その他の遺言証書ついて

 通常の遺言証書作成のできない特殊な事情のある場合について民法は以下の特別な方式の遺言を規定しています。 いずれも滅多にある状況ではありませんが、知っていて損はないので一応列挙しておきます。

死亡の危急に迫った者の遺言

病気やその他の理由により死の危険の迫った人が遺言をする場合で,遺言者が自分で遺言を書くことができない状況 があり得ます。その場合には証人3人以上の立ち合いの上で特別な方式で遺言を完成させることができます。

まず、3人以上に証人として立ち会ってもらいます。

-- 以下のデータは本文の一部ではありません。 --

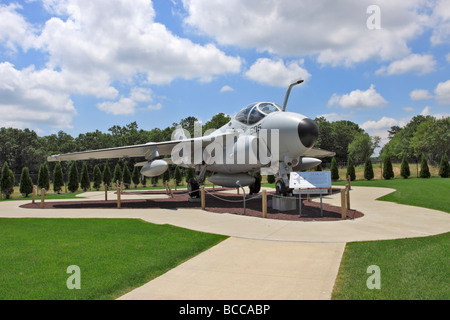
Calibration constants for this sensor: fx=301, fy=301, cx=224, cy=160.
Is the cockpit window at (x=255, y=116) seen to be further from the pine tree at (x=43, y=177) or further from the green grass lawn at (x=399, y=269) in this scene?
the pine tree at (x=43, y=177)

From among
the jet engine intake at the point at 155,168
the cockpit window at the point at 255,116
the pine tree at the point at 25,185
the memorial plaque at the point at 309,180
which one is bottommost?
the pine tree at the point at 25,185

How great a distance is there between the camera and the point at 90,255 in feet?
17.6

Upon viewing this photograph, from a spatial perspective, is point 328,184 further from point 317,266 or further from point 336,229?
point 317,266

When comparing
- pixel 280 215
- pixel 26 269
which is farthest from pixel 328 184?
pixel 26 269

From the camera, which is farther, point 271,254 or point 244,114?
point 244,114

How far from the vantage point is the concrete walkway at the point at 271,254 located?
3.78m

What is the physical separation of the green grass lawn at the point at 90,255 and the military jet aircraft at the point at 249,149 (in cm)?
477

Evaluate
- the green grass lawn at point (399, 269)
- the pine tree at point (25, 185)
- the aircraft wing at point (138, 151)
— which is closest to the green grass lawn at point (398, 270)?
the green grass lawn at point (399, 269)

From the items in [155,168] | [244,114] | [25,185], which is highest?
[244,114]

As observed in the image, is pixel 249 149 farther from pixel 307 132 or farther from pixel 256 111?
pixel 307 132

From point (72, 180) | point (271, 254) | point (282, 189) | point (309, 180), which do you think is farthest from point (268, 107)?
point (72, 180)

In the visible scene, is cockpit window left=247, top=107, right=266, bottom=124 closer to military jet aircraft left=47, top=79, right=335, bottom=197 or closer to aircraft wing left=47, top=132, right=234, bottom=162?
military jet aircraft left=47, top=79, right=335, bottom=197

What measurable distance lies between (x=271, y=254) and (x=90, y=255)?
324 centimetres

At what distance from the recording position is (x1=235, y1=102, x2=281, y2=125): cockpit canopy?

そのうちの一人に遺言の趣旨を述べて書いてもらい、自らの遺言とすることができます。 この場合に、筆記した人は遺言者と他の二人の証人に読み聞かせるか閲覧し、内容を確認してもらったうえで証人に署名押印し てもらうことにより遺言を完成させることができます。

伝染病隔離者の遺言

伝染病で隔離されているため、公正証書遺言や自筆証書遺言が作成できない人の場合にも特別な遺言の形式が定められています。

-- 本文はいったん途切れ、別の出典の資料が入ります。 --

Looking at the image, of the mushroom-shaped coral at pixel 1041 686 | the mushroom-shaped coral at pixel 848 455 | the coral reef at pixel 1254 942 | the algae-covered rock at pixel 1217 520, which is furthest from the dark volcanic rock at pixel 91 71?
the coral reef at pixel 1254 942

この場合には警察官一人、および証人一人以上の立ち合いをもって遺言書を作成できる、とされています。

在船者の遺言

3つ目の特別な遺言の形式は船舶に乗っている人の遺言です。

船に乗っているときに死の危険に遭い遺言の作成を必要とする場合には船長または事務員一人、そして二人以上の証人の立ち合い をもって遺言書が作成できる、とされています。

船舶遭難者の遺言

船舶が遭難した場合には船長や事務員を同席させられない場合もあるので、この場合には証人二人以上の立ち合いで作成可能とされています。 ただしこの場合にはこれで完成ではありません。証人が「これこれこういう事情でこの遺言を作成した」とその趣旨を筆記して署名押印します。 さらに証人の一人かまたは利害関係人が遅滞なく家庭裁判所に確認の請求をすることが求められています。